● **TASK DETAILS**
Output exactly the lines from the line with "Starting from closest, going" through the end of the records below. Include nothing else.

==== THE DATA ====

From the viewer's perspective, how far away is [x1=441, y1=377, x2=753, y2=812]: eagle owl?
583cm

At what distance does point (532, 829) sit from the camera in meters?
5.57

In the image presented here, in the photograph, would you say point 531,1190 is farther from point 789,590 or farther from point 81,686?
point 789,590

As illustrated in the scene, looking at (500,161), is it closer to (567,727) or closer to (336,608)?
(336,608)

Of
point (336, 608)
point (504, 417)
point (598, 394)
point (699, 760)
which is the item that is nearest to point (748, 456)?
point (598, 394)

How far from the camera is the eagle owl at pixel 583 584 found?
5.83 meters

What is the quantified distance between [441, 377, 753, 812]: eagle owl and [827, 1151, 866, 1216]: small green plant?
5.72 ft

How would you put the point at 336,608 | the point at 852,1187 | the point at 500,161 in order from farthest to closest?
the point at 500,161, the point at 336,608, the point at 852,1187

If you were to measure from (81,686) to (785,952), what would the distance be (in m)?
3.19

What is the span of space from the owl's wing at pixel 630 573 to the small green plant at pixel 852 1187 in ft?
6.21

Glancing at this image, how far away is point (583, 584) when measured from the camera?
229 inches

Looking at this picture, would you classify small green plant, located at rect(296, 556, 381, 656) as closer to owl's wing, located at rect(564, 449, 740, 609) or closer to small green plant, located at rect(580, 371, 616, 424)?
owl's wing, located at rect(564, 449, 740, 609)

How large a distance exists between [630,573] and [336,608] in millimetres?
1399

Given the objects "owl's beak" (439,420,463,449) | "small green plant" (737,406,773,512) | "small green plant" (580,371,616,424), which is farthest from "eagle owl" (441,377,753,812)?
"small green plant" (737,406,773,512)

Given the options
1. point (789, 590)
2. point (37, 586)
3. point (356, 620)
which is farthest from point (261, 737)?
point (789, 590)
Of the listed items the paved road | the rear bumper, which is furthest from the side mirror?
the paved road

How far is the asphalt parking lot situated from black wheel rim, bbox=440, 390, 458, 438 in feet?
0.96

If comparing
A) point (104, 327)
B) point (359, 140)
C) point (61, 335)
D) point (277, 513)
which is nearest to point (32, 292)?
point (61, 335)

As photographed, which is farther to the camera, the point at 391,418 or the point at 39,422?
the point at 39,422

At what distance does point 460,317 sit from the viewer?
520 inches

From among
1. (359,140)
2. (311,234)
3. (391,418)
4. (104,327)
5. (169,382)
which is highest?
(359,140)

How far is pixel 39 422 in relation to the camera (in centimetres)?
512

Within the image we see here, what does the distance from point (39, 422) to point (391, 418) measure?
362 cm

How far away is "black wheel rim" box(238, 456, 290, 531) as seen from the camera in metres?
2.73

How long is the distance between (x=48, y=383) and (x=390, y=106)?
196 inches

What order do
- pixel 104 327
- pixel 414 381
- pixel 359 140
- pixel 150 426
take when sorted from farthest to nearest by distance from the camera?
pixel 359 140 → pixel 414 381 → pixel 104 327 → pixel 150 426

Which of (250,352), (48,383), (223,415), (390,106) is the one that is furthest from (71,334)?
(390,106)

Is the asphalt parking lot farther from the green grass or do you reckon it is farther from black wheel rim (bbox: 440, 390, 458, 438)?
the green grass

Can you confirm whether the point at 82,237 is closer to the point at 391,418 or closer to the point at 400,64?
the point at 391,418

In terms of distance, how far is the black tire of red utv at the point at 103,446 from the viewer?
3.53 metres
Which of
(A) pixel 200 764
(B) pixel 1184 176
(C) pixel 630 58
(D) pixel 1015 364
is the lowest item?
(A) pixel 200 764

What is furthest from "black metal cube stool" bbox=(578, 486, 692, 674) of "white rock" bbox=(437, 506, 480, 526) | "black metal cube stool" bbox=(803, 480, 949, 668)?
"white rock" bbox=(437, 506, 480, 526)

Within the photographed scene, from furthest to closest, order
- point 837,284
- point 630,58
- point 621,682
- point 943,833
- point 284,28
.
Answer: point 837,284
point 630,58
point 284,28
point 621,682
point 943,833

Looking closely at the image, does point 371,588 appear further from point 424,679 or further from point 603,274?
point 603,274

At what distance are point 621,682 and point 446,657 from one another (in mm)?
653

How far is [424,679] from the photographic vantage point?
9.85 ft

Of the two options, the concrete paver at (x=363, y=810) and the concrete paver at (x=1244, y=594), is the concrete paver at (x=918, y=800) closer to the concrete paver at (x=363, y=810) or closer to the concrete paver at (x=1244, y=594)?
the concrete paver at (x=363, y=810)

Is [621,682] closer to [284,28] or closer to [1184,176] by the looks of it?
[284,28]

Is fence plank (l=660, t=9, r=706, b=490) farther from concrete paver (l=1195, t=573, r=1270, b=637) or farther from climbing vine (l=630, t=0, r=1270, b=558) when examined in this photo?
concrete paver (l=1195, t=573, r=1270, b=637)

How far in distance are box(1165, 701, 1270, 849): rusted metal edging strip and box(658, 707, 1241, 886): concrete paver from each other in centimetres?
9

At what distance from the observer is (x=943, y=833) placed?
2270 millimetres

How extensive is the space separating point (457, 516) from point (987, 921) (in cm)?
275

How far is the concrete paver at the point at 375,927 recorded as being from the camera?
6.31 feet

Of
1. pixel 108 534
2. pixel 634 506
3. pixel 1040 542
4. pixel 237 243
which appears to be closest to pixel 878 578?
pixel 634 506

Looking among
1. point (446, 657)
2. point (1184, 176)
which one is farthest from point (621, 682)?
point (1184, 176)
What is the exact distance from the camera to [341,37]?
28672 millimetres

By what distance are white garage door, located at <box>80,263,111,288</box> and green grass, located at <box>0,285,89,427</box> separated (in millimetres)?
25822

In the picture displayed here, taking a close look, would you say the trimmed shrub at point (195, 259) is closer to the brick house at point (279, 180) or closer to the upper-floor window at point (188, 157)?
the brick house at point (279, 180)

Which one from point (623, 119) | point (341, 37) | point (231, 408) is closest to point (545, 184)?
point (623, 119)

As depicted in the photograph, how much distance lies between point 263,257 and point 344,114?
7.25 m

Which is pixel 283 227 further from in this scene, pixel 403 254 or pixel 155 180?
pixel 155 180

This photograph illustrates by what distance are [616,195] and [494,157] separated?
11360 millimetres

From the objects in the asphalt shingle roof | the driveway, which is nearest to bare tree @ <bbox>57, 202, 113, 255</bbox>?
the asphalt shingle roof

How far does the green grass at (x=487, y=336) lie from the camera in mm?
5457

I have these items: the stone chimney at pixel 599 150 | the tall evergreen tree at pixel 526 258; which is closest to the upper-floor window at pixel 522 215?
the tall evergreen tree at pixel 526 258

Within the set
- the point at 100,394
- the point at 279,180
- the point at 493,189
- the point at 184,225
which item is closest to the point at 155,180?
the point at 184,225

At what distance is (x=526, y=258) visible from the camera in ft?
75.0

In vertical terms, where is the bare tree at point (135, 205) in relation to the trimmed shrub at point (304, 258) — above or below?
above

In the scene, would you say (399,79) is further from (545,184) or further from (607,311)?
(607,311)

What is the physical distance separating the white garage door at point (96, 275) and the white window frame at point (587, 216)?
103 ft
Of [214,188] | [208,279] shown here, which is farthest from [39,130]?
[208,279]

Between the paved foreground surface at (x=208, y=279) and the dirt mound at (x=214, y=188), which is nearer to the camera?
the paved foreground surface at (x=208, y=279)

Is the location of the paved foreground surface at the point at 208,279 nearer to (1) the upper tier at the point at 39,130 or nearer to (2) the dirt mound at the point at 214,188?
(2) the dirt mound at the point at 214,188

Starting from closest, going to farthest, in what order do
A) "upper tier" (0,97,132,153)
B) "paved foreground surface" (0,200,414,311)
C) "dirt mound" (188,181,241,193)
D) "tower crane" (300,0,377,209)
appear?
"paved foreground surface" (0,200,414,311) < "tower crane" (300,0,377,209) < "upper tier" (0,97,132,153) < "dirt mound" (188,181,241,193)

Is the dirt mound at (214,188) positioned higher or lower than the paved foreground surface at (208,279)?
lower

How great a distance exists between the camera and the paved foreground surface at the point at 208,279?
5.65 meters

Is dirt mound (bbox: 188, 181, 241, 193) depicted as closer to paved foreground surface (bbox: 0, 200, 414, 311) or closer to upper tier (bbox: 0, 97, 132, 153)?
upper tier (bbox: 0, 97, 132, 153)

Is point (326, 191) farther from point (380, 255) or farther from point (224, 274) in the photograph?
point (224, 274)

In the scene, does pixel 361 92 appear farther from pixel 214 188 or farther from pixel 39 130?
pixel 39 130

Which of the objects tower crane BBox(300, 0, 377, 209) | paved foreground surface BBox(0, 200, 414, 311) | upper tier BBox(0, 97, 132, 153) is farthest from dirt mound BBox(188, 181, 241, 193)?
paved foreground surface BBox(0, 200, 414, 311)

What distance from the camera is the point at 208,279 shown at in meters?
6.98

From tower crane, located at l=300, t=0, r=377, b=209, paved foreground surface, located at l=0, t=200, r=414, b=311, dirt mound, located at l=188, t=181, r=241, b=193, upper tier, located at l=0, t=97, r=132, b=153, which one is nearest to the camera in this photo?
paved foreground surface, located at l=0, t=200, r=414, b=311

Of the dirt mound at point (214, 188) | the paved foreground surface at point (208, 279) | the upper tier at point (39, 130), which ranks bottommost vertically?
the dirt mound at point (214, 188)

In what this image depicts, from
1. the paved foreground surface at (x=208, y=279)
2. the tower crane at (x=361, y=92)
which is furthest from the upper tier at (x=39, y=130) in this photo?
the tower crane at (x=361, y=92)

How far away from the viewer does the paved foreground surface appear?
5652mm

====

● **ANSWER TO THIS TASK**
Starting from closest, going to farthest, in what order do
A) "upper tier" (0,97,132,153)
B) "paved foreground surface" (0,200,414,311)
C) "dirt mound" (188,181,241,193)
D) "tower crane" (300,0,377,209)
appear?
"paved foreground surface" (0,200,414,311) < "tower crane" (300,0,377,209) < "upper tier" (0,97,132,153) < "dirt mound" (188,181,241,193)

Is the dirt mound at (214,188) positioned higher or lower than the paved foreground surface at (208,279)?
lower

How great a distance exists between the camera and the paved foreground surface at the point at 208,279?
5.65 meters

Is dirt mound (bbox: 188, 181, 241, 193) depicted as closer to paved foreground surface (bbox: 0, 200, 414, 311) or closer to upper tier (bbox: 0, 97, 132, 153)?
upper tier (bbox: 0, 97, 132, 153)

Is point (326, 191) farther from point (380, 255) or farther from point (224, 274) in the photograph?
point (224, 274)

In the scene, does pixel 361 92 appear farther from pixel 214 188 or farther from pixel 39 130?
pixel 39 130

Which of the objects tower crane BBox(300, 0, 377, 209) | paved foreground surface BBox(0, 200, 414, 311) | upper tier BBox(0, 97, 132, 153) is farthest from dirt mound BBox(188, 181, 241, 193)?
paved foreground surface BBox(0, 200, 414, 311)

What distance from the camera is the point at 208,279 shown at in meters?
6.98

From tower crane, located at l=300, t=0, r=377, b=209, paved foreground surface, located at l=0, t=200, r=414, b=311, dirt mound, located at l=188, t=181, r=241, b=193, upper tier, located at l=0, t=97, r=132, b=153, which one is nearest to the camera in this photo?
paved foreground surface, located at l=0, t=200, r=414, b=311

Of the dirt mound at point (214, 188) | the paved foreground surface at point (208, 279) | the upper tier at point (39, 130), which ranks bottommost vertically?
the dirt mound at point (214, 188)

In what this image depicts, from
1. the paved foreground surface at (x=208, y=279)
2. the tower crane at (x=361, y=92)
which is furthest from the upper tier at (x=39, y=130) in this photo?
the tower crane at (x=361, y=92)

How far away from the viewer does the paved foreground surface appear?
5652mm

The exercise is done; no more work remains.